# Page text:
· · · ·

None of this is special expertise. It's just the difference between pointing the tool at a bounded job and asking it to be a lawyer.
Where Privileged fits
Privileged is built for the analysis side of this list: document analysis and Q&A that runs entirely on-device via Ollama, organized by matter, with workflow templates for contract review, document summary, filing review, and time entry. It reads, reviews, extracts, summarizes, and answers questions about the documents you give it — all on your own machine, with nothing transmitted, retained off-device, or used to train anything.
What it is not, deliberately: it is not a legal-research tool, it doesn't look up case law, and it doesn't draft motions, briefs, or demand letters. Those are different jobs, and for anything you'll rely on as authority, the work is yours to verify. Privileged covers the bounded, confidential document work a solo practice runs on, where keeping the material on-device is the point. The how it works page has the specifics.
To go deeper on the capabilities here — how AI contract review actually works, concrete walkthroughs of reviewing an NDA and a commercial lease, and a fuller honest accounting of AI's limits in legal work — work through the guides in this cluster below.
Start here — reading path
Work through this cluster in order, or jump to the guide you need.

· · · ·

# Activity 1:
Repeat word for word the part of the Privileged page text that begins at the words "Where Privileged fits" and stops after "to train anything.".
# Activity 2:
Go on with the Privileged page text from its last sentence, adding what would come next.
The listing comes from a different source than the page text on Privileged.

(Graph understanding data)
· · · ·

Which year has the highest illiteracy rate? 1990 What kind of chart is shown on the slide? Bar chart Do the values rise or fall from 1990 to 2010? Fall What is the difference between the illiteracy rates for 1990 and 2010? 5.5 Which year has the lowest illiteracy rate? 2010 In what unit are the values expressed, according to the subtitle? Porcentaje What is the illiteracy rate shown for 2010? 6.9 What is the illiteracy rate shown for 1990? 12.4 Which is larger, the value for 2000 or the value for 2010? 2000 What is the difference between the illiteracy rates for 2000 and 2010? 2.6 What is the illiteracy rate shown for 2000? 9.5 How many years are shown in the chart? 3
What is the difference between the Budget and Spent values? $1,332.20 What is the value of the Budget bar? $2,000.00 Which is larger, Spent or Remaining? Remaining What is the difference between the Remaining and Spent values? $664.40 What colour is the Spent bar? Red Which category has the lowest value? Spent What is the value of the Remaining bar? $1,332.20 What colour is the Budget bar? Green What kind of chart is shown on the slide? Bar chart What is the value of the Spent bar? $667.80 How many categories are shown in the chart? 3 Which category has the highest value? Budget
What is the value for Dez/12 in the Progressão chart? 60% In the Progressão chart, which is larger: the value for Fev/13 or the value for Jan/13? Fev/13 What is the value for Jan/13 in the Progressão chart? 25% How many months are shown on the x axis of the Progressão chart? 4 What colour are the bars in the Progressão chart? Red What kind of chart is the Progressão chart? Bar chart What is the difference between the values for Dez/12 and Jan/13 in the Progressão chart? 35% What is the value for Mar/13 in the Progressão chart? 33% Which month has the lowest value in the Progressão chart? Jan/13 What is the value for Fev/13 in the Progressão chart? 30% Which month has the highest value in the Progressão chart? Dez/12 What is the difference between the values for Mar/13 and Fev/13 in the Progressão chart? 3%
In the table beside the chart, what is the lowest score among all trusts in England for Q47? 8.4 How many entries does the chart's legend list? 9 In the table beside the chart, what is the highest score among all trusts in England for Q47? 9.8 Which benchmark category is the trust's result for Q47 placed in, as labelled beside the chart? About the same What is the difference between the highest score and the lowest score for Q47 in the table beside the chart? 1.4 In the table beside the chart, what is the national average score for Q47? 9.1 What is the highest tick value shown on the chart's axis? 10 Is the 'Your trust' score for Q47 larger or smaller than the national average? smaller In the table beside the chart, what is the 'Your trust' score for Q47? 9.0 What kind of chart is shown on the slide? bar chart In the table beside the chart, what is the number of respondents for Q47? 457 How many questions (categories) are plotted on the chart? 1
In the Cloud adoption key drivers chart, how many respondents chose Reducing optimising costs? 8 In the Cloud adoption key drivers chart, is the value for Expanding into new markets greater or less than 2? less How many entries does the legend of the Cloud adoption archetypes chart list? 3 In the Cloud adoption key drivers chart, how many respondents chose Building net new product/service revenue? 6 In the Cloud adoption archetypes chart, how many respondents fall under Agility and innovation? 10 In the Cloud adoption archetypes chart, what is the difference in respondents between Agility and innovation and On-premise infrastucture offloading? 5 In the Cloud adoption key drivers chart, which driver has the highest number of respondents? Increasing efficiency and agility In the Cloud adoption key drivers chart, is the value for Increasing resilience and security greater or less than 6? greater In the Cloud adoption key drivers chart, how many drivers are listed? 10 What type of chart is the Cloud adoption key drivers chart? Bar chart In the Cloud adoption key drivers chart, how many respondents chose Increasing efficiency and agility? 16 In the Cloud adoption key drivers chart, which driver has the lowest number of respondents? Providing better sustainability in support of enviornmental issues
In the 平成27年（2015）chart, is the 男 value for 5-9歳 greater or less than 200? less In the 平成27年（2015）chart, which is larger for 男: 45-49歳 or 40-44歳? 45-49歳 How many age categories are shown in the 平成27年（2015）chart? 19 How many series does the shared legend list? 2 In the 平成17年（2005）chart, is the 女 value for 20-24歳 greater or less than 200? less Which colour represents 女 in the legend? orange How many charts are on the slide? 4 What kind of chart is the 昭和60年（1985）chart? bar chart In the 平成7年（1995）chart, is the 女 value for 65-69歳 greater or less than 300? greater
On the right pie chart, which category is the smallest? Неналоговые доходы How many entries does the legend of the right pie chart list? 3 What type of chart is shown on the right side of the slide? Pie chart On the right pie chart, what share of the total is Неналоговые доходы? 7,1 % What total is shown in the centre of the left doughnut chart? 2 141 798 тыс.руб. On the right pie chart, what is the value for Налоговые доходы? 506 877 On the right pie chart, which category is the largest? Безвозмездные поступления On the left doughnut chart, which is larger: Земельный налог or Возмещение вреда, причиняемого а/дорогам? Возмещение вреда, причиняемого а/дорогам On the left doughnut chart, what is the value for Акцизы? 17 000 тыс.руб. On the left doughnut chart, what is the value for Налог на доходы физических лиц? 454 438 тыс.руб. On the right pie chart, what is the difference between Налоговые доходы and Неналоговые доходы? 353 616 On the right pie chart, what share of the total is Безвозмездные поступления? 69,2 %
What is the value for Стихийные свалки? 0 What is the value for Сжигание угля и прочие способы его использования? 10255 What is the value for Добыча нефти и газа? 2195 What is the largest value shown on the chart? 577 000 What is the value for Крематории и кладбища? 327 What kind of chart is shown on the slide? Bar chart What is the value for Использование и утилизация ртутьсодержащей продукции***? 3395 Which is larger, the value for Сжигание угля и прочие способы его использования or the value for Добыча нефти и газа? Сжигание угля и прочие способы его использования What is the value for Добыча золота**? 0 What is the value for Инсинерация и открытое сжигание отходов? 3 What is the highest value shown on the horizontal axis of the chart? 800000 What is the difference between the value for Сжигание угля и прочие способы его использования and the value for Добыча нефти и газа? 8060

· · · ·

# Response area 1:
Where Privileged fits
Privileged is built for the analysis side of this list: document analysis and Q&A that runs entirely on-device via Ollama, organized by matter, with workflow templates for contract review, document summary, filing review, and time entry. It reads, reviews, extracts, summarizes, and answers questions about the documents you give it — all on your own machine, with nothing transmitted, retained off-device, or used to train anything.

# Response area 2:
- 01Reviewing a Commercial Lease With AI: What to CatchA focused, step-by-step guide to using AI when reviewing a commercial lease — the clauses to extract first and the terms that need a lawyer's judgment.
- 02Using AI to Review an NDA: A Solo Attorney's WalkthroughA concrete, step-by-step walkthrough of using AI to review an NDA — what to look for, where AI helps, and where judgment is still required.
Frequently asked questions
- What can AI actually do for a solo law practice?
- Concretely, it reads and reviews documents, extracts details like dates and defined terms, summarizes long files, and answers questions grounded in a specific matter — plus it can assist with routine, non-confidential drafting. It speeds up the mechanical work; it doesn't supply legal judgment, and you verify what it produces.
- Can AI review contracts for a solo attorney?
- Yes. It can surface unusual or missing clauses, flag terms worth a closer look, and point you to the right sections — turning a cover-to-cover read into a targeted one. You still make the calls; it's a fast first pass, not a sign-off.
- Can AI draft legal documents?
- It can help with routine, non-confidential drafting and with reworking your own writing, but it can't be trusted to produce reliable, citation-bearing legal documents on its own, and it shouldn't be fed confidential client facts through a cloud tool. You remain the author and the verifier.
- What can't AI do in legal work?
- It can't exercise legal judgment, can't be relied on for accurate citations (it hallucinates), isn't a legal-research database, and shouldn't operate without your review. It's an assistant for mechanical work, not a substitute for a lawyer.
- Is it safe to use AI on client documents?
- Only if the tool doesn't transmit them to a third party. Cloud tools create a disclosure event; on-device tools process the documents on your own machine. Match the tool to the sensitivity of the material — and keep judgment over the output with you.